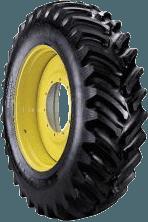 9.5-20 Titan Hi-Traction Lug 6 ply padanga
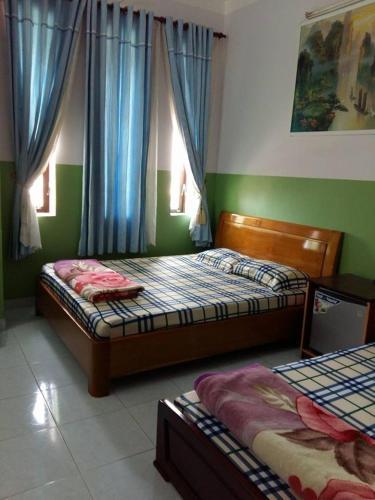 Ngoc Vy Hotel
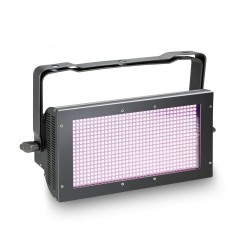 THUNDER WASH 600 RGB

■ **WHAT YOU HAVE TO DO**: The data must be reproduced exactly, and no picture may appear in the copy.

■ **ANSWER**:
 9.5-20 Titan Hi-Traction Lug 6 ply padanga
 Ngoc Vy Hotel
 THUNDER WASH 600 RGB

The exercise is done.